AI is driving server power consumption through the roof – the only way to contend with keeping these chips cool is with liquid cooling in the data center.
Dell Tech World is highlighted not just by Dell’s robust product launches, but also by the solutions their partners had on display in the expo. Nothing garnered more attention this year than the variety of liquid-cooling solutions on the show floor. There’s so much interest in liquid cooling that our social media videos highlighting these technologies have garnered millions of views in just the last few weeks. Unless your workloads are entirely mundane, liquid cooling is coming to your data center. Here’s a primer that highlights which technologies may be a fit, depending on where you are in the liquid-cooling cycle.
Direct-to-Chip Internal Loop
By far the easiest approach to adopting liquid cooling in the data center is via a closed internal loop. Much like a CPU cooler in a gaming PC, these systems leverage a cold plate with a large radiator to take the heat off key components. JetCool offers solutions like this, they were demonstrating both Intel and AMD systems from Dell with an internal closed loop.
View this post on Instagram
The best part about these systems is they deliver significant power savings, 10-15% according to JetCool, without the complexity of tapping into facility water. In some data centers, a full liquid cooling loop may not even be an option, so this method stands as the best alternative to air-cooled servers.
While the power savings with a closed loop won’t be as high as other alternatives, even a 10% savings is huge in data centers that are hampered by the amount of power they can support in a single rack. A small power savings, thanks to a closed internal loop, may mean support for an additional server or two per rack.
It’s also worth noting that Dell is using an internal loop on the PowerEdge XE8640 GPU server, you can see more about that and the XE9640 in a YouTube video we made recently.
Direct-to-Chip Full Liquid Loop
The progression from an internal loop is one that’s connected to facility water, to help not just take the heat out of the servers, but out of the data center as well. There are half-measures though, we featured CoolIT Sytems in a recent review where we retrofitted an R760 for liquid-cooling, adding cold plates. We also installed a small manifold and coolant distribution unit, though our CDU is liquid to air.
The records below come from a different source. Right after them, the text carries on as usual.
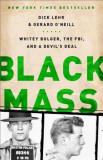 Black Mass: Whitey Bulger, the FBI, and a Devil's Deal, Paperback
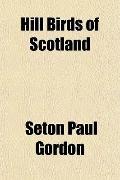 Hill Birds of Scotland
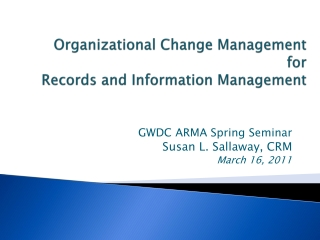 Organizational Change Management for Records and Information Management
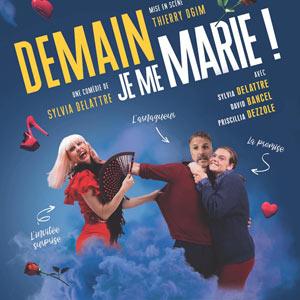 DEMAIN, JE ME MARIE ! Le Theatre De Jeanne comédie, pièce de théâtre d'humour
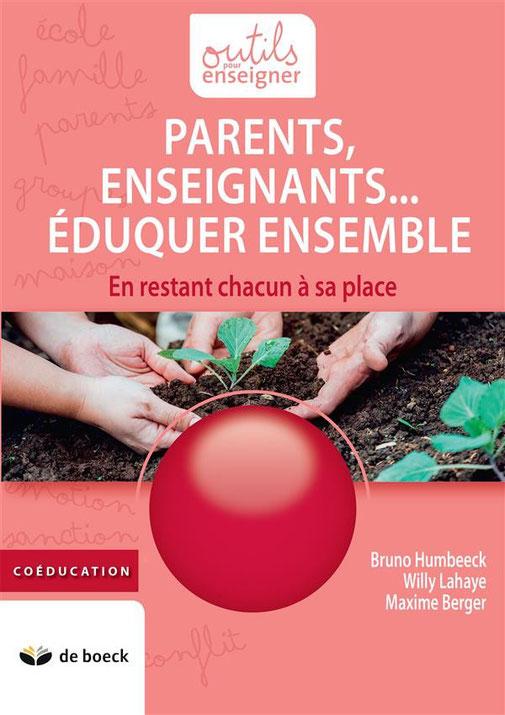 Parents, enseignants... Éduquer ensemble Bruno Humbeeck, Maxime Berger, Lahaye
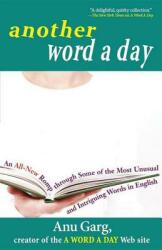 Another Word a Day: An All-New Romp Through Some of the Most Unusual and Intriguing Words in English (ISBN: 9780471718451)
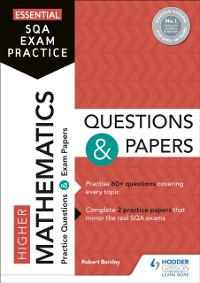 Cover Essential SQA Exam Practice: Higher Mathematics Questions and Papers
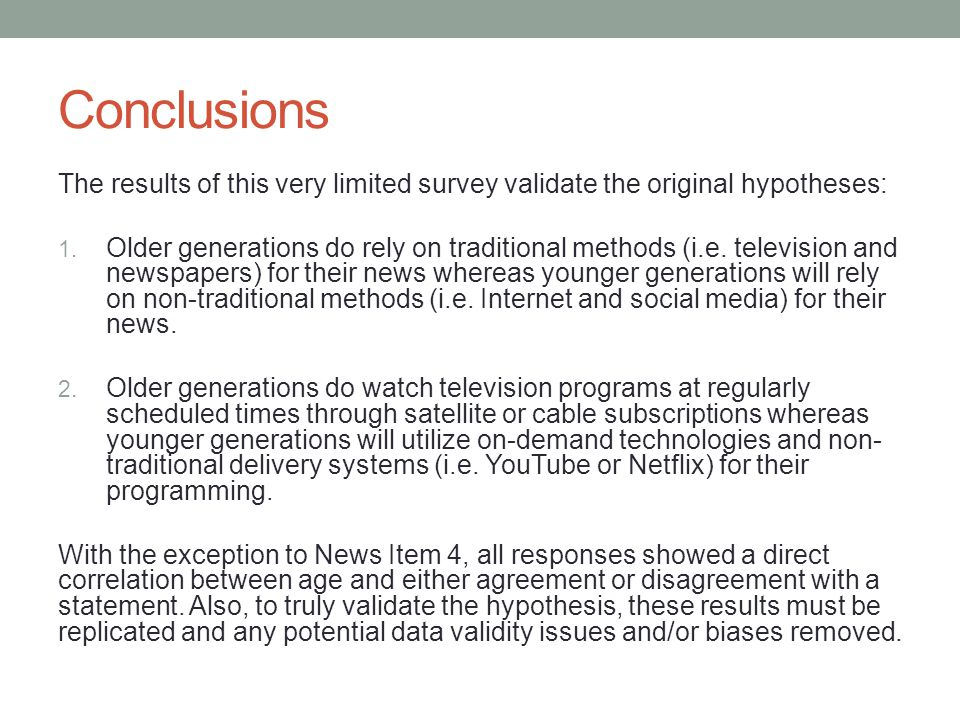 Conclusions The results of this very limited survey validate the original hypotheses: 1.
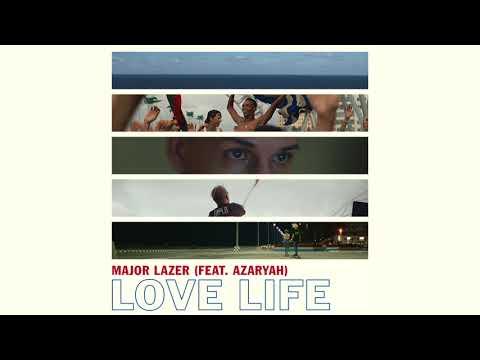 Major Lazer - Love Life (Feat. Azaryah)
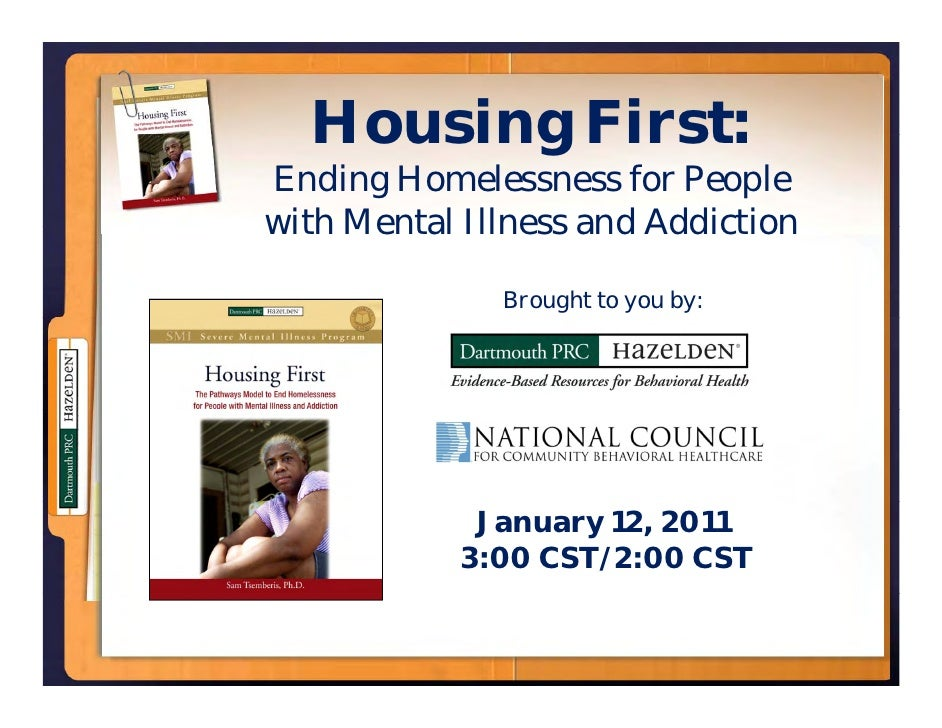 Housing First: Ending Homelessness for People with Mental Illness and Addiction                Brought to you by:         ...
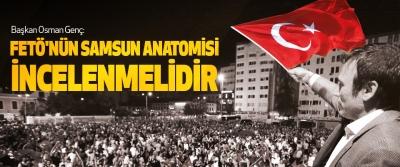 Başkan Osman Genç: Fetö'nün Samsun Anatomisi İncelenmelidir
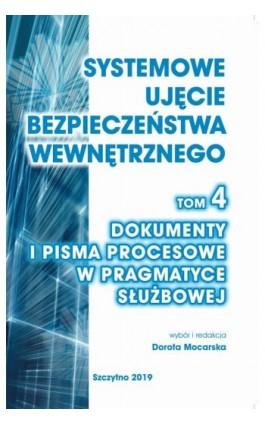Systemowe ujęcie bezpieczeństwa wewnętrznego, t. 4. Dokumenty i pisma procesowe w pragmatyce służbowej - Praca zbiorowa - Ebook - 978-83-7462-679-8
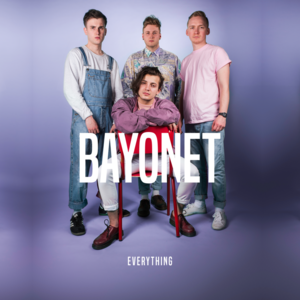 Bayonet - Everything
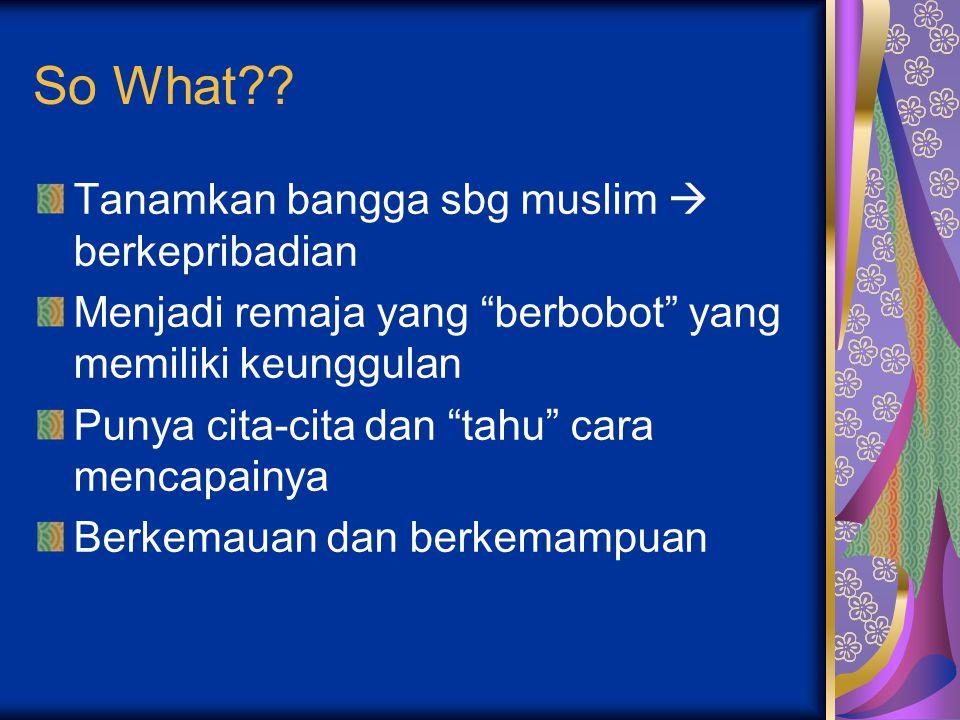 So What Tanamkan bangga sbg muslim  berkepribadian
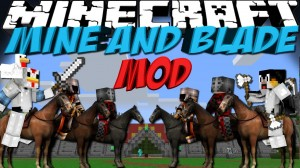 Minecraft Hile Mine and Blade Mod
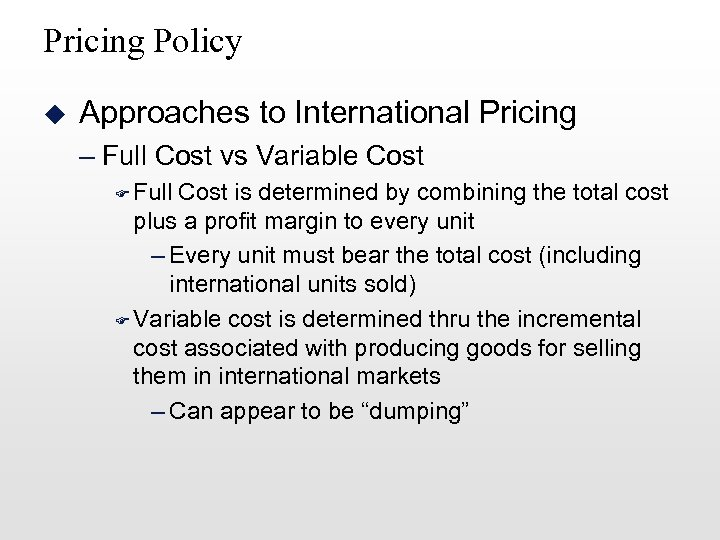 Pricing Policy u Approaches to International Pricing – Full Cost vs Variable Cost F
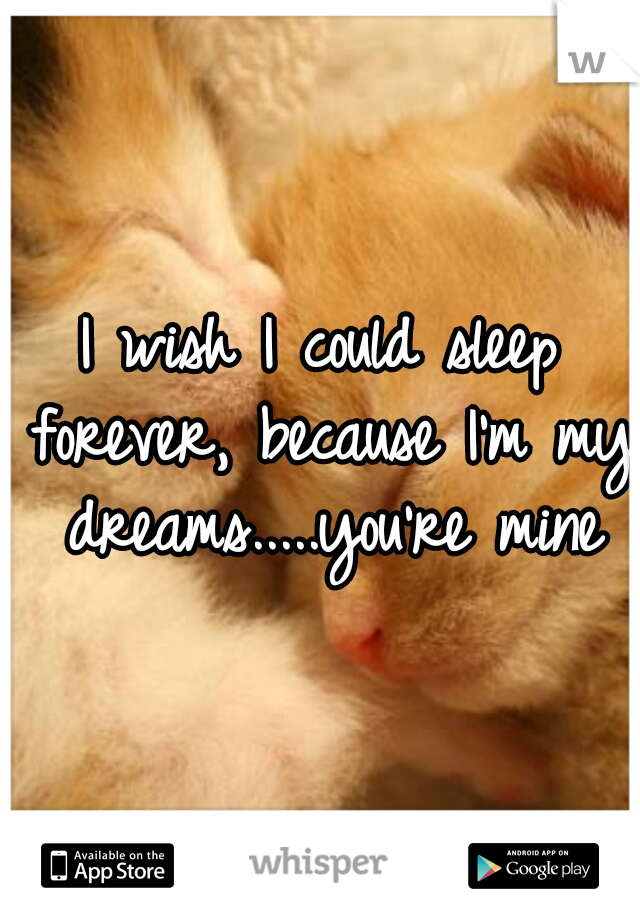 I wish I could sleep forever, because I'm my dreams.....you're mine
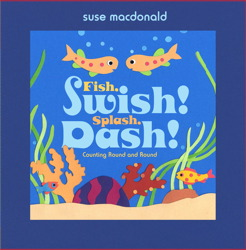 Fish, Swish! Splash, Dash!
That means we’re taking the heat from the R760, but we’re still dumping it into the data center and need to remove it.
Our mini deployment can support a few servers but if you’re going to be prepared for the new liquid-cooled Dell PowerEdge XE9680L GPU server for instance, you’ll need a more robust solution. CoolIT has been a big part of Dell’s liquid-cooled roadmap so far, and they were showcasing their new Omni cold plates, new CDUs, and a variety of other cooling tech.
But even Direct-to-Chip cooling isn’t one thing, there are multiple ways to implement it. This is no more obvious than with the ZutaCore solution, which uses a unique two-phase approach to deliver cooling to the chips. ZutaCore had a few displays going, the highlight being a retrofitted XE9680 GPU server ZutaCore had converted with 14 cold plates – 8x for the GPUs, 4x for the switches, and 2x for the CPUs. This is a very compelling technology and one we have an extensive podcast about if you want to learn more.
View this post on Instagram
To highlight yet another version of Direct-to-Chip cooling, I’ll highlight Chilldyne. While not technically at the DTW expo, we did meet with some of their team at a bar in the hotel, which in our view is close enough. To be fair, Chilldyne is a Dell partner, we’ve seen their kit in the Dell labs.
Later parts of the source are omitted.